(Objectives):
a - Name each piece of oven equipment that the oven pressure text says is turned off while the cavity is at sub-atmospheric pressure.
b - From the oven pressure text, quote the passage that begins at the words containing "Next, when the" and ends after "kept from overcooking.".

(Document excerpt):

Once the actual core temperature reaches the predefined core temperature the pressure inside the cavity is decreased S302 to a sub-atmospheric pressure level, as indicated in the box S302. Furthermore, the heating element(s) and any steam generating arrangement in the oven are turned off 311. Also, if there is any fan arrangement it is preferably turned off and sealed while the pressure inside the cavity is below an atmospheric pressure level. The sub-atmospheric pressure is preferably maintained for a predefined period of time 313 or until a predefined surface temperature 312 of the food product is reached due to flash cooling. For example, the pressure inside the cavity may be decreased to approx. 160 mbar which corresponds to a boiling point of approx 50° C., thus after a short period of time the surface temperature will be reduced to 50° C. (assuming that the surface temperature was higher prior to the decrease S302 in pressure). In other words, if the core temperature was 50° C. prior to the decreasing step S302 and the surface temperature was higher (e.g. closer to 70° C.), then after the completion of the decreasing step S302 the surface temperature will be reduced and the temperature profile in the food product will be of a more uniform character, reducing the risk of overcooking any portion of the food product.
Next, when the goal surface temperature 312 is reached or after the predefined period of time 313 has passed, the pressure inside the cavity is once again increased S303 to an atmospheric pressure level and maintained until e.g. the core temperature reaches a second predefined core temperature. Any heating element(s), steam generating arrangements or fan arrangements that were turned off 311 previously can be tuned on again. The steps S302, S303 may then accordingly be repeated as indicated by the broken arrow depending on application. After any sub-atmospheric step S302 the temperature profile of the food product is made more uniform, thus when a subsequent heating step S303 at atmospheric pressure commences the surface portions of the food product are effectively kept from overcooking.

(Dataset extract):
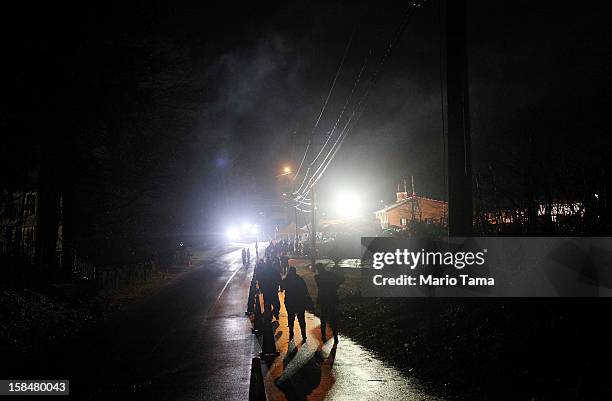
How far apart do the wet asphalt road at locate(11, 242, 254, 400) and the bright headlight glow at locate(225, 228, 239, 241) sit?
8107 centimetres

(Task answers):
a -
- heating element(s)
- steam generating arrangement
- fan arrangement

b -
Next, when the goal surface temperature 312 is reached or after the predefined period of time 313 has passed, the pressure inside the cavity is once again increased S303 to an atmospheric pressure level and maintained until e.g. the core temperature reaches a second predefined core temperature. Any heating element(s), steam generating arrangements or fan arrangements that were turned off 311 previously can be tuned on again. The steps S302, S303 may then accordingly be repeated as indicated by the broken arrow depending on application. After any sub-atmospheric step S302 the temperature profile of the food product is made more uniform, thus when a subsequent heating step S303 at atmospheric pressure commences the surface portions of the food product are effectively kept from overcooking.